### Text for analysis:
BEGIN

My Chocolate Tourism Bucket List

Do you love your chocolate? Me too! And other than combining chocolate with a good book, I can’t think of too many things I like better than pairing chocolate with visiting a new place of interest. (And Easter is the perfect time to combine holidays and chocolate!)

While writing my novel, The Chocolate Promise (also called The Chocolate Apothecary in the UK), researching and taste-testing chocolate pretty much took over my life—and my dress size! And my palette for chocolate has changed. Only the finest will do these days. So now, I’ve begun writing myself a ‘Chocolate Tourism Bucket List’, to continue my love affair with this heavenly food.

Selection of chocolate in a row

Here are my current Top 5 locations:

  1. Antica Dolceria Bonajuto. This is the oldest chocolate factory in Sicily. Let’s just consider that for a moment: chocolate + Sicily. It’s a no brainer, right? Top of my list.
  2. Puyricard. This French chocolate artisan store is located just outside of Aix-en-Provence in the south of France, which is where the main character of The Chocolate Promise spends time with a master chocolatier, roams the beautiful countryside and encounters unexpected romance. I soaked up the research for this part of the novel and am positively salivating to go there in person and enjoy the delights of Provence, including this chocolate store.

END

Stored data entries:
BEGIN

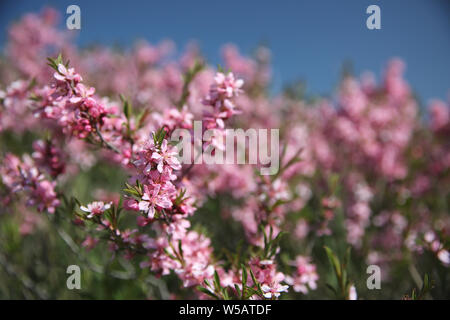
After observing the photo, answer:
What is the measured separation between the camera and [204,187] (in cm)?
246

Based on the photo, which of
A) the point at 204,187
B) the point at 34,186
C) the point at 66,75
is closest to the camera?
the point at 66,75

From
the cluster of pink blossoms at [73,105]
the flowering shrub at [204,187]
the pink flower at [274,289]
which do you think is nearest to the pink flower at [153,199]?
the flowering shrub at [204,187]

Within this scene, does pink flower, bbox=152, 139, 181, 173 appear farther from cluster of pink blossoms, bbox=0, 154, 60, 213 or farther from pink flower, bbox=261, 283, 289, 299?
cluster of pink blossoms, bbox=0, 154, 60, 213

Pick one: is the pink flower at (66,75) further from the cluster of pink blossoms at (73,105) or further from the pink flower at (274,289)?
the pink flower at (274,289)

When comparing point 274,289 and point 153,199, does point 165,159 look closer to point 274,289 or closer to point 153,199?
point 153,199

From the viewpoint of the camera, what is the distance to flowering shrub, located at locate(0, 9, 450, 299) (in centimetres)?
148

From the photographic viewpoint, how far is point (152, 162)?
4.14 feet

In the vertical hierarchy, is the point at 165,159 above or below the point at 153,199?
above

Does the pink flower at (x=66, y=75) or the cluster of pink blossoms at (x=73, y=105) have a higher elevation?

END
BEGIN

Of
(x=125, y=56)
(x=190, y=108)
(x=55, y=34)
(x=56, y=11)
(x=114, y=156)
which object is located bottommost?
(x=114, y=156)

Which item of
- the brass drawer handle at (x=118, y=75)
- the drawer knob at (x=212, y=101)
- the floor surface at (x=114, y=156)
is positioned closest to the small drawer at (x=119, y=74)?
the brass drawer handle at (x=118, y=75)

END

### Brief A:
Transcribe part of the chocolate tourism text, starting at the words "1. Antica Dolceria" and ending after the words "this chocolate store.".
### Brief B:
Translate this sentence from the chocolate tourism text into French: "This is the oldest chocolate factory in Sicily."
You will not need this material.

### Task response A:
1. Antica Dolceria Bonajuto. This is the oldest chocolate factory in Sicily. Let’s just consider that for a moment: chocolate + Sicily. It’s a no brainer, right? Top of my list.
  2. Puyricard. This French chocolate artisan store is located just outside of Aix-en-Provence in the south of France, which is where the main character of The Chocolate Promise spends time with a master chocolatier, roams the beautiful countryside and encounters unexpected romance. I soaked up the research for this part of the novel and am positively salivating to go there in person and enjoy the delights of Provence, including this chocolate store.

### Task response B:
C'est la plus ancienne fabrique de chocolat de Sicile.